# Automatically break line if it spans over x centimetres

I am using IguanaTex to insert latex text and equations to PowerPoint presentation.

This plug-in uses a default template to generate latex images (it compiles it to pdf then to image).

Here's an example of an output:

And here's the input that produces the above:

\documentclass{article}
\usepackage{amsmath}
\usepackage[parfill]{parskip}
\pagestyle{empty}
\usepackage{xcolor}
\usepackage{color}
\definecolor{mywhite}{rgb}{1,1,1}
\definecolor{myblue}{RGB}{153,255,255}
\color{mywhite}

\begin{document}

\begin{itemize}
\item
A compression technique used to reduce the bits needed\\
to encode symbols (e.g. letters).
\item
Based on the frequency of occurrence of a symbol in the data.
\item
Huffman code is optimal.
\begin{itemize}
\item To use our definitions and notations, given a text\\
containing $n$ different letters where $w_i$ is the frequency\\
of the $i$’th letter, Huffman Algorithm constructs\\
an Extended Binary Tree while minimizing $\sum_{i=1}^n w_il_i$.
\end{itemize}
\end{itemize}

\end{document}


Notice how I must break the lines manually by adding \\ wherever I find fit. This is really annoying and time consuming. I would love to make it automatically somehow.

In other words, what I'm asking is:
I want the line to automatically break whenever adding a word to it makes it span over more than x centimetres. Is that possible?

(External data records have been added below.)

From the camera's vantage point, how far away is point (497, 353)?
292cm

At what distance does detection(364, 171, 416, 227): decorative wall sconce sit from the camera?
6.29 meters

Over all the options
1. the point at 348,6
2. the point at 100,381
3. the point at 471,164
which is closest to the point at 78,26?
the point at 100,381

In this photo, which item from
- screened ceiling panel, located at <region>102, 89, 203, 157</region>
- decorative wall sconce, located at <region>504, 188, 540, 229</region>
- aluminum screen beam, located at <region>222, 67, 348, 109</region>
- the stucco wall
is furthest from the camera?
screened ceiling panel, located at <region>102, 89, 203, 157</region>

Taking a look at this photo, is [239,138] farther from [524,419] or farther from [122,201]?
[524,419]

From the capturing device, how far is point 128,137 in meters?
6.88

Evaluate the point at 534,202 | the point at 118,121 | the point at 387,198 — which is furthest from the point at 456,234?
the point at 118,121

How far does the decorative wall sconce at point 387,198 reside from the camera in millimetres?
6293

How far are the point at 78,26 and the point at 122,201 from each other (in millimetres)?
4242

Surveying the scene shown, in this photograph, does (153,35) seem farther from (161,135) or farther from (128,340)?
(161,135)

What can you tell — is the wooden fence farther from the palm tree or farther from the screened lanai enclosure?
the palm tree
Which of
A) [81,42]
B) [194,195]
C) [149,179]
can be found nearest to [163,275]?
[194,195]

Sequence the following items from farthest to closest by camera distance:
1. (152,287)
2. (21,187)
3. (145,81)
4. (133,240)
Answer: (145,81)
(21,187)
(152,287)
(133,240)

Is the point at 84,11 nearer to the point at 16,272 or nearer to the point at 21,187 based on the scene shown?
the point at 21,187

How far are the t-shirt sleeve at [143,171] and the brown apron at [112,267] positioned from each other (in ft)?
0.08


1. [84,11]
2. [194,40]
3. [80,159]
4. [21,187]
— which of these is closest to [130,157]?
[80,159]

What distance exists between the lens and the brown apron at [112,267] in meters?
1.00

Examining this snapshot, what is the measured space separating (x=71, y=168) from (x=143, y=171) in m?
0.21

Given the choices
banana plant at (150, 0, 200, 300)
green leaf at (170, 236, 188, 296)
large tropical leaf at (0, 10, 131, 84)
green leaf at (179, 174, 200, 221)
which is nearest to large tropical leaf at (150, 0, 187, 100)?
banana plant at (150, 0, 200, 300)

• Set the textwidth accordingly using package geometryor put the stuff inside a parbox. – Johannes_B Nov 7 '15 at 8:48
• Would you mind writing that as an answer and add an example? I'd really appreciate that. – so.very.tired Nov 7 '15 at 9:24
• Sorry, but presentations require manual breaking. Each slide should be looked at in order to find the best page breaks and no automated system will be able to do that: it's the same as breaking equations across lines, where the right place where to split depends on subtle semantic aspects. – egreg Nov 7 '15 at 9:50
• @egreg thanks for the tip. Actually, that's exactly what I'm doing: some of the slides have lines that I manually broke, but most of them are just text and it is easier that way. That's why I prefer having automatic line breaking as a default, and whatever needs fine tuning is handled manually. – so.very.tired Nov 7 '15 at 9:58
• @so.very.tired \raggedright is your friend – egreg Nov 7 '15 at 10:16

You can define the textwidth to have a certain value using package geometry. Alternatively, a parbox could be used, but they cannot be broken over pages. Use \raggedright to get non-justified text.

\documentclass{article}
\usepackage{amsmath}
\usepackage[parfill]{parskip}
\pagestyle{empty}
\usepackage{xcolor}
\definecolor{mywhite}{rgb}{1,1,1}
\definecolor{myblue}{RGB}{153,255,255}
%\color{mywhite}

\usepackage{geometry}
\geometry{textwidth=10cm}

\begin{document}
\raggedright
\begin{itemize}
\item
A compression technique used to reduce the bits needed
to encode symbols (e.g. letters).
\item
Based on the frequency of occurrence of a symbol in the data.
\item
Huffman code is optimal.
\begin{itemize}
\item To use our definitions and notations, given a text
containing $n$ different letters where $w_i$ is the frequency
of the $i$’th letter, Huffman Algorithm constructs
an Extended Binary Tree while minimizing $\sum_{i=1}^n w_il_i$.